Info 256 will be capped by a semester-long project (involving one to three students), involving natural language processing in support of an empirical research question. The project will be comprised of four components:

  • — Project proposal and literature review. Students will propose the research question to be examined, motivate its rationale as an interesting question worth asking, and assess its potential to contribute new knowledge by situating it within related literature in the scientific community. (2 pages; 5 sources)
  • — Midterm report. By the middle of the course, students should present initial experimental results and establish a validation strategy to be performed at the end of experimentation. (4 pages; 10 sources)
  • — Final report. The final report will include a complete description of work undertaken for the project, including data collection, development of methods, experimental details (complete enough for replication), comparison with past work, and a thorough analysis. Projects will be evaluated according to standards for conference publication—including clarity, originality, soundness, substance, evaluation, meaningful comparison, and impact (of ideas, software, and/or datasets). (8 pages)
  • — Presentation. At the end of the semester, teams will present their work to the class and broader Berkeley community.
All reports should use the ACL 2018 style files for either LaTeX or Microsoft Word.


Academic Integrity

All students will follow the UC Berkeley code of conduct. While the group project is a collaborative effort, all homeworks must be completed independently. All writing must be your own; if you mention the work of others, you must be clear in citing the appropriate source (For additional information on plagiarism, see here.) This holds for source code as well: if you use others' code (e.g., from StackOverflow), you must cite its source. All homeworks and project deliverables are due at time and date of the deadline.
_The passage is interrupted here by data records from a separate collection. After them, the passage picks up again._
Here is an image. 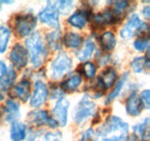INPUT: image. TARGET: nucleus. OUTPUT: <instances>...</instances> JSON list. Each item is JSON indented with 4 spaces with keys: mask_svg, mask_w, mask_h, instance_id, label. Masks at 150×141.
Wrapping results in <instances>:
<instances>
[{
    "mask_svg": "<svg viewBox=\"0 0 150 141\" xmlns=\"http://www.w3.org/2000/svg\"><path fill=\"white\" fill-rule=\"evenodd\" d=\"M24 48L28 53L29 61L34 68H39L45 59L47 58L49 50L45 45V42L43 39V36L39 31H35L34 34L27 37L24 42Z\"/></svg>",
    "mask_w": 150,
    "mask_h": 141,
    "instance_id": "1",
    "label": "nucleus"
},
{
    "mask_svg": "<svg viewBox=\"0 0 150 141\" xmlns=\"http://www.w3.org/2000/svg\"><path fill=\"white\" fill-rule=\"evenodd\" d=\"M129 125L119 116H110L105 122L99 125L95 132V138H103L109 135H128Z\"/></svg>",
    "mask_w": 150,
    "mask_h": 141,
    "instance_id": "2",
    "label": "nucleus"
},
{
    "mask_svg": "<svg viewBox=\"0 0 150 141\" xmlns=\"http://www.w3.org/2000/svg\"><path fill=\"white\" fill-rule=\"evenodd\" d=\"M73 68V59L66 52H60L53 58L49 66V75L52 80H60L71 73Z\"/></svg>",
    "mask_w": 150,
    "mask_h": 141,
    "instance_id": "3",
    "label": "nucleus"
},
{
    "mask_svg": "<svg viewBox=\"0 0 150 141\" xmlns=\"http://www.w3.org/2000/svg\"><path fill=\"white\" fill-rule=\"evenodd\" d=\"M37 19L31 13H20L13 19V29L21 38H27L35 33Z\"/></svg>",
    "mask_w": 150,
    "mask_h": 141,
    "instance_id": "4",
    "label": "nucleus"
},
{
    "mask_svg": "<svg viewBox=\"0 0 150 141\" xmlns=\"http://www.w3.org/2000/svg\"><path fill=\"white\" fill-rule=\"evenodd\" d=\"M96 103L91 98H89V96H83L77 104L74 106L73 111H72V119L75 123V125H82L84 124L89 118L94 117L96 113Z\"/></svg>",
    "mask_w": 150,
    "mask_h": 141,
    "instance_id": "5",
    "label": "nucleus"
},
{
    "mask_svg": "<svg viewBox=\"0 0 150 141\" xmlns=\"http://www.w3.org/2000/svg\"><path fill=\"white\" fill-rule=\"evenodd\" d=\"M144 31L146 34H148L149 31L148 23L143 22L139 16V14L133 13L120 29V37L122 39H131L135 35L144 36Z\"/></svg>",
    "mask_w": 150,
    "mask_h": 141,
    "instance_id": "6",
    "label": "nucleus"
},
{
    "mask_svg": "<svg viewBox=\"0 0 150 141\" xmlns=\"http://www.w3.org/2000/svg\"><path fill=\"white\" fill-rule=\"evenodd\" d=\"M38 21L52 29H59L61 23H60V14L57 9L56 5L52 2H47L46 6L39 11L37 15Z\"/></svg>",
    "mask_w": 150,
    "mask_h": 141,
    "instance_id": "7",
    "label": "nucleus"
},
{
    "mask_svg": "<svg viewBox=\"0 0 150 141\" xmlns=\"http://www.w3.org/2000/svg\"><path fill=\"white\" fill-rule=\"evenodd\" d=\"M49 95H50V90L47 85L43 80L38 79L34 83V91L29 98V104L33 109H39L43 104L46 103Z\"/></svg>",
    "mask_w": 150,
    "mask_h": 141,
    "instance_id": "8",
    "label": "nucleus"
},
{
    "mask_svg": "<svg viewBox=\"0 0 150 141\" xmlns=\"http://www.w3.org/2000/svg\"><path fill=\"white\" fill-rule=\"evenodd\" d=\"M8 58H9V61L12 64V67L18 70L25 68L28 63H29L27 50H25L24 45H22L21 43H16L12 46V50L9 52Z\"/></svg>",
    "mask_w": 150,
    "mask_h": 141,
    "instance_id": "9",
    "label": "nucleus"
},
{
    "mask_svg": "<svg viewBox=\"0 0 150 141\" xmlns=\"http://www.w3.org/2000/svg\"><path fill=\"white\" fill-rule=\"evenodd\" d=\"M31 96V82L28 78H23L11 88V98L19 100L21 102L25 103L29 102Z\"/></svg>",
    "mask_w": 150,
    "mask_h": 141,
    "instance_id": "10",
    "label": "nucleus"
},
{
    "mask_svg": "<svg viewBox=\"0 0 150 141\" xmlns=\"http://www.w3.org/2000/svg\"><path fill=\"white\" fill-rule=\"evenodd\" d=\"M69 109H71V102L67 98H61L59 101H57L54 106L52 108V116L57 120V123L59 124V126L65 127L68 124V113H69Z\"/></svg>",
    "mask_w": 150,
    "mask_h": 141,
    "instance_id": "11",
    "label": "nucleus"
},
{
    "mask_svg": "<svg viewBox=\"0 0 150 141\" xmlns=\"http://www.w3.org/2000/svg\"><path fill=\"white\" fill-rule=\"evenodd\" d=\"M89 20H90V11H89V8H81V9H77V11L73 12L68 16L67 22L74 29L82 30V29H84L87 27Z\"/></svg>",
    "mask_w": 150,
    "mask_h": 141,
    "instance_id": "12",
    "label": "nucleus"
},
{
    "mask_svg": "<svg viewBox=\"0 0 150 141\" xmlns=\"http://www.w3.org/2000/svg\"><path fill=\"white\" fill-rule=\"evenodd\" d=\"M90 21H91L93 27H96L97 29H100L105 26L117 23L119 20L113 14L112 9H105L102 13H97V14H94L93 16H90Z\"/></svg>",
    "mask_w": 150,
    "mask_h": 141,
    "instance_id": "13",
    "label": "nucleus"
},
{
    "mask_svg": "<svg viewBox=\"0 0 150 141\" xmlns=\"http://www.w3.org/2000/svg\"><path fill=\"white\" fill-rule=\"evenodd\" d=\"M4 116H5L6 122L8 123L19 120V118L21 117V108H20V103L16 100L9 97L5 101Z\"/></svg>",
    "mask_w": 150,
    "mask_h": 141,
    "instance_id": "14",
    "label": "nucleus"
},
{
    "mask_svg": "<svg viewBox=\"0 0 150 141\" xmlns=\"http://www.w3.org/2000/svg\"><path fill=\"white\" fill-rule=\"evenodd\" d=\"M83 82V78L79 72H72L69 74H67V76L65 78V80L61 82L60 87L62 90L66 93H74L76 90H79L80 87L82 86Z\"/></svg>",
    "mask_w": 150,
    "mask_h": 141,
    "instance_id": "15",
    "label": "nucleus"
},
{
    "mask_svg": "<svg viewBox=\"0 0 150 141\" xmlns=\"http://www.w3.org/2000/svg\"><path fill=\"white\" fill-rule=\"evenodd\" d=\"M81 46L82 48H80L76 51V59L81 63L88 61L96 52V42L93 39V37H88Z\"/></svg>",
    "mask_w": 150,
    "mask_h": 141,
    "instance_id": "16",
    "label": "nucleus"
},
{
    "mask_svg": "<svg viewBox=\"0 0 150 141\" xmlns=\"http://www.w3.org/2000/svg\"><path fill=\"white\" fill-rule=\"evenodd\" d=\"M125 111L129 117H139L142 112V108L139 101V96L135 91L131 93L125 101Z\"/></svg>",
    "mask_w": 150,
    "mask_h": 141,
    "instance_id": "17",
    "label": "nucleus"
},
{
    "mask_svg": "<svg viewBox=\"0 0 150 141\" xmlns=\"http://www.w3.org/2000/svg\"><path fill=\"white\" fill-rule=\"evenodd\" d=\"M28 135V127L22 122H13L9 127V139L11 141H25Z\"/></svg>",
    "mask_w": 150,
    "mask_h": 141,
    "instance_id": "18",
    "label": "nucleus"
},
{
    "mask_svg": "<svg viewBox=\"0 0 150 141\" xmlns=\"http://www.w3.org/2000/svg\"><path fill=\"white\" fill-rule=\"evenodd\" d=\"M45 45L46 48H49L52 51H61L62 49V36H61V31L60 30H52L49 31L45 38H44Z\"/></svg>",
    "mask_w": 150,
    "mask_h": 141,
    "instance_id": "19",
    "label": "nucleus"
},
{
    "mask_svg": "<svg viewBox=\"0 0 150 141\" xmlns=\"http://www.w3.org/2000/svg\"><path fill=\"white\" fill-rule=\"evenodd\" d=\"M99 45L103 52H112L117 46V36L111 30L102 33V35L99 36Z\"/></svg>",
    "mask_w": 150,
    "mask_h": 141,
    "instance_id": "20",
    "label": "nucleus"
},
{
    "mask_svg": "<svg viewBox=\"0 0 150 141\" xmlns=\"http://www.w3.org/2000/svg\"><path fill=\"white\" fill-rule=\"evenodd\" d=\"M98 80L102 83V86L104 87V89L112 88L115 85V82L118 81V72L114 67H106L102 72Z\"/></svg>",
    "mask_w": 150,
    "mask_h": 141,
    "instance_id": "21",
    "label": "nucleus"
},
{
    "mask_svg": "<svg viewBox=\"0 0 150 141\" xmlns=\"http://www.w3.org/2000/svg\"><path fill=\"white\" fill-rule=\"evenodd\" d=\"M49 118H50L49 111L47 110H42V109H36V110L31 111L28 115V122L33 126H37V127L45 126Z\"/></svg>",
    "mask_w": 150,
    "mask_h": 141,
    "instance_id": "22",
    "label": "nucleus"
},
{
    "mask_svg": "<svg viewBox=\"0 0 150 141\" xmlns=\"http://www.w3.org/2000/svg\"><path fill=\"white\" fill-rule=\"evenodd\" d=\"M127 78H128V73H124V74L121 75V78L118 79V81H117L115 85L113 86L112 90L108 94V96H106V98H105V104H106V105L111 104L117 97H119V95L121 94L122 89H124L125 85H126Z\"/></svg>",
    "mask_w": 150,
    "mask_h": 141,
    "instance_id": "23",
    "label": "nucleus"
},
{
    "mask_svg": "<svg viewBox=\"0 0 150 141\" xmlns=\"http://www.w3.org/2000/svg\"><path fill=\"white\" fill-rule=\"evenodd\" d=\"M62 44L68 49H73V50L80 49L81 45L83 44V37L79 33L67 31L62 38Z\"/></svg>",
    "mask_w": 150,
    "mask_h": 141,
    "instance_id": "24",
    "label": "nucleus"
},
{
    "mask_svg": "<svg viewBox=\"0 0 150 141\" xmlns=\"http://www.w3.org/2000/svg\"><path fill=\"white\" fill-rule=\"evenodd\" d=\"M149 52L147 51L146 57H134L131 61V70L135 74H141L149 68Z\"/></svg>",
    "mask_w": 150,
    "mask_h": 141,
    "instance_id": "25",
    "label": "nucleus"
},
{
    "mask_svg": "<svg viewBox=\"0 0 150 141\" xmlns=\"http://www.w3.org/2000/svg\"><path fill=\"white\" fill-rule=\"evenodd\" d=\"M16 79H18L16 70H14L13 67H8V70H7L6 75L0 80V91H2V93L8 91L9 89L14 86Z\"/></svg>",
    "mask_w": 150,
    "mask_h": 141,
    "instance_id": "26",
    "label": "nucleus"
},
{
    "mask_svg": "<svg viewBox=\"0 0 150 141\" xmlns=\"http://www.w3.org/2000/svg\"><path fill=\"white\" fill-rule=\"evenodd\" d=\"M77 72L82 75V78L84 76L88 80H93L96 76V74H97V66H96L95 63L88 60V61L82 63L81 66H79V70Z\"/></svg>",
    "mask_w": 150,
    "mask_h": 141,
    "instance_id": "27",
    "label": "nucleus"
},
{
    "mask_svg": "<svg viewBox=\"0 0 150 141\" xmlns=\"http://www.w3.org/2000/svg\"><path fill=\"white\" fill-rule=\"evenodd\" d=\"M12 37V30L8 26L0 27V54L6 52Z\"/></svg>",
    "mask_w": 150,
    "mask_h": 141,
    "instance_id": "28",
    "label": "nucleus"
},
{
    "mask_svg": "<svg viewBox=\"0 0 150 141\" xmlns=\"http://www.w3.org/2000/svg\"><path fill=\"white\" fill-rule=\"evenodd\" d=\"M134 134L139 137V139H149V117H146L141 123L136 124L133 127Z\"/></svg>",
    "mask_w": 150,
    "mask_h": 141,
    "instance_id": "29",
    "label": "nucleus"
},
{
    "mask_svg": "<svg viewBox=\"0 0 150 141\" xmlns=\"http://www.w3.org/2000/svg\"><path fill=\"white\" fill-rule=\"evenodd\" d=\"M129 7H131L129 1H125V0H122V1H115L114 5H113L112 12L113 14L117 16L118 20H121V19L126 15V13L128 12Z\"/></svg>",
    "mask_w": 150,
    "mask_h": 141,
    "instance_id": "30",
    "label": "nucleus"
},
{
    "mask_svg": "<svg viewBox=\"0 0 150 141\" xmlns=\"http://www.w3.org/2000/svg\"><path fill=\"white\" fill-rule=\"evenodd\" d=\"M133 48L137 52H144L149 49V36H137L133 42Z\"/></svg>",
    "mask_w": 150,
    "mask_h": 141,
    "instance_id": "31",
    "label": "nucleus"
},
{
    "mask_svg": "<svg viewBox=\"0 0 150 141\" xmlns=\"http://www.w3.org/2000/svg\"><path fill=\"white\" fill-rule=\"evenodd\" d=\"M57 9L59 12V14H62V15H68L71 14V12L73 11L74 8V1H66V0H62V1H56L54 2Z\"/></svg>",
    "mask_w": 150,
    "mask_h": 141,
    "instance_id": "32",
    "label": "nucleus"
},
{
    "mask_svg": "<svg viewBox=\"0 0 150 141\" xmlns=\"http://www.w3.org/2000/svg\"><path fill=\"white\" fill-rule=\"evenodd\" d=\"M139 96V101H140V104L142 110L146 109V110H149L150 108V90L149 89H143Z\"/></svg>",
    "mask_w": 150,
    "mask_h": 141,
    "instance_id": "33",
    "label": "nucleus"
},
{
    "mask_svg": "<svg viewBox=\"0 0 150 141\" xmlns=\"http://www.w3.org/2000/svg\"><path fill=\"white\" fill-rule=\"evenodd\" d=\"M64 96H65V91L62 90V88L60 87V86H57V87H53V88L51 89V94L49 95V97L51 98V100H53V101H59V100H61V98H64Z\"/></svg>",
    "mask_w": 150,
    "mask_h": 141,
    "instance_id": "34",
    "label": "nucleus"
},
{
    "mask_svg": "<svg viewBox=\"0 0 150 141\" xmlns=\"http://www.w3.org/2000/svg\"><path fill=\"white\" fill-rule=\"evenodd\" d=\"M62 140V134L58 131H51V132H46L44 134L43 141H61Z\"/></svg>",
    "mask_w": 150,
    "mask_h": 141,
    "instance_id": "35",
    "label": "nucleus"
},
{
    "mask_svg": "<svg viewBox=\"0 0 150 141\" xmlns=\"http://www.w3.org/2000/svg\"><path fill=\"white\" fill-rule=\"evenodd\" d=\"M77 141H95V131L93 128H87Z\"/></svg>",
    "mask_w": 150,
    "mask_h": 141,
    "instance_id": "36",
    "label": "nucleus"
},
{
    "mask_svg": "<svg viewBox=\"0 0 150 141\" xmlns=\"http://www.w3.org/2000/svg\"><path fill=\"white\" fill-rule=\"evenodd\" d=\"M110 59H111V57H110V54L106 52H102L97 53V63L99 64V65H102V66H105V65H108L109 63H110Z\"/></svg>",
    "mask_w": 150,
    "mask_h": 141,
    "instance_id": "37",
    "label": "nucleus"
},
{
    "mask_svg": "<svg viewBox=\"0 0 150 141\" xmlns=\"http://www.w3.org/2000/svg\"><path fill=\"white\" fill-rule=\"evenodd\" d=\"M7 70H8V66H7V64H6L5 61L0 60V80L6 75Z\"/></svg>",
    "mask_w": 150,
    "mask_h": 141,
    "instance_id": "38",
    "label": "nucleus"
},
{
    "mask_svg": "<svg viewBox=\"0 0 150 141\" xmlns=\"http://www.w3.org/2000/svg\"><path fill=\"white\" fill-rule=\"evenodd\" d=\"M46 125H47L50 128H52V130H56V128L59 127V124L57 123L56 119H54L53 117H51V116H50V118H49V120H47Z\"/></svg>",
    "mask_w": 150,
    "mask_h": 141,
    "instance_id": "39",
    "label": "nucleus"
},
{
    "mask_svg": "<svg viewBox=\"0 0 150 141\" xmlns=\"http://www.w3.org/2000/svg\"><path fill=\"white\" fill-rule=\"evenodd\" d=\"M142 16L146 19V20H148L150 16V6L149 5H147V6H144L143 8H142Z\"/></svg>",
    "mask_w": 150,
    "mask_h": 141,
    "instance_id": "40",
    "label": "nucleus"
},
{
    "mask_svg": "<svg viewBox=\"0 0 150 141\" xmlns=\"http://www.w3.org/2000/svg\"><path fill=\"white\" fill-rule=\"evenodd\" d=\"M125 141H140V139H139V137L135 135V134H128Z\"/></svg>",
    "mask_w": 150,
    "mask_h": 141,
    "instance_id": "41",
    "label": "nucleus"
},
{
    "mask_svg": "<svg viewBox=\"0 0 150 141\" xmlns=\"http://www.w3.org/2000/svg\"><path fill=\"white\" fill-rule=\"evenodd\" d=\"M5 100V95H4V93L2 91H0V102L1 101H4Z\"/></svg>",
    "mask_w": 150,
    "mask_h": 141,
    "instance_id": "42",
    "label": "nucleus"
},
{
    "mask_svg": "<svg viewBox=\"0 0 150 141\" xmlns=\"http://www.w3.org/2000/svg\"><path fill=\"white\" fill-rule=\"evenodd\" d=\"M1 8H2V5H1V1H0V11H1Z\"/></svg>",
    "mask_w": 150,
    "mask_h": 141,
    "instance_id": "43",
    "label": "nucleus"
}]
</instances>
Students with Disabilities

Our goal is to make class a learning environment accessible to all students. If you need disability-related accommodations and have a Letter of Accommodation from the DSP, have emergency medical information you wish to share with me, or need special arrangements in case the building must be evacuated, please inform me immediately. I'm happy to discuss privately after class or at my office.